TEXTO EXTRAÍDO:

○ ○ ○ ○

Imaginar una voz
Leyla Gencer descubre algunas óperas, Beverly Sills las graba y yo las canto”. (Montserrat Caballé).
Nombrarla es configurar un territorio, imaginar una voz irrepetible y recordar una relación de enamoramiento de 50 años entre la diva y “su” teatro (Gran Teatre del Liceu).
Diosa con un don inigualable, con un canto sin límites, virtuosa en sus prodigiosos pianissimi y extraordinaria administradora del aire en las legendarias
messa di voce, ¿podríamos seguir existiendo sin su recreación
de la Maria Stuarda de Donizetti? (escuchad ¡Deh! Tú di uno’umile preghiera del último
acto en la versión live en la Scala, 1971)
La superba no tuvo unos inicios fáciles en plena posguerra. En Barcelona, en aquellos días complejos (con desahucio incluido), escuchaba discos antiguos mientras soñaba con viajar a América.
Frustrada por no poder continuar sus estudios de canto en el Conservatori del Liceu, encontró el inestimable apoyo de la familia Bertrand, quienes también la pusieron en contacto con Conxita Badia (embajadora de la música de Granados y Falla, a quien conoció). “Ella me enseñó a cantar con el alma y no con la voz”, decía Caballé. Escuchar en vivo una Aida con Mario del Monaco y Renata Tebaldi, era como estar delante de una pastelería sin dinero: “¿Podré un día cantar estas heroínas?”, soñaba.

○ ○ ○ ○

DATOS PARA ANÁLISIS:
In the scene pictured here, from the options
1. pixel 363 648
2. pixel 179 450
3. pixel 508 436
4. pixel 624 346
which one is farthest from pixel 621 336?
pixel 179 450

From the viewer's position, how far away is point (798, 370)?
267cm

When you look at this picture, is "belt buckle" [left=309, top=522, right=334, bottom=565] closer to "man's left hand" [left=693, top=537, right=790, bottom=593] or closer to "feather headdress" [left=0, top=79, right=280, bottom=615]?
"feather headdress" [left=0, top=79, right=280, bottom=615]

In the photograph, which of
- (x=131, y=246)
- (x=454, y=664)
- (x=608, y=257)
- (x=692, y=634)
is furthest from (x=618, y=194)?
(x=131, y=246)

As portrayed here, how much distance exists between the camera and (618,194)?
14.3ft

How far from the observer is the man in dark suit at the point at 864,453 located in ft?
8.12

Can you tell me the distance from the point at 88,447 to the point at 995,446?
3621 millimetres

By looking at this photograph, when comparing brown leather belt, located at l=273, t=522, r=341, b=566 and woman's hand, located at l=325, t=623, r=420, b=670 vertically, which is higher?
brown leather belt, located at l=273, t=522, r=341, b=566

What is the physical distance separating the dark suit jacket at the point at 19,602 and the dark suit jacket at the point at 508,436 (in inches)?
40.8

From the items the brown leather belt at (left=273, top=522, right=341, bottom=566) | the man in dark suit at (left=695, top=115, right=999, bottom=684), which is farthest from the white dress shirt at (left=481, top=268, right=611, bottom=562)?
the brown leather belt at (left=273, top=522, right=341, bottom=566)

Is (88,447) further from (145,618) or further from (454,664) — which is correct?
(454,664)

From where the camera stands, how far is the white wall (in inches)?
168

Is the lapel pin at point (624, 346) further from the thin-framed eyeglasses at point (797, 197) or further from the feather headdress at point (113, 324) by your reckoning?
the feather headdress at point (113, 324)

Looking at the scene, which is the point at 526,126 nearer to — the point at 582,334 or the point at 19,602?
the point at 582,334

○ ○ ○ ○

RESULTADO ESPERADO:
Copie sin modificación alguna el pasaje del texto sobre Montserrat Caballé que se inicia con las palabras "Diosa con un" y concluye con "viajar a América.".

RESPUESTA ESCRITA:
Diosa con un don inigualable, con un canto sin límites, virtuosa en sus prodigiosos pianissimi y extraordinaria administradora del aire en las legendarias
messa di voce, ¿podríamos seguir existiendo sin su recreación
de la Maria Stuarda de Donizetti? (escuchad ¡Deh! Tú di uno’umile preghiera del último
acto en la versión live en la Scala, 1971)
La superba no tuvo unos inicios fáciles en plena posguerra. En Barcelona, en aquellos días complejos (con desahucio incluido), escuchaba discos antiguos mientras soñaba con viajar a América.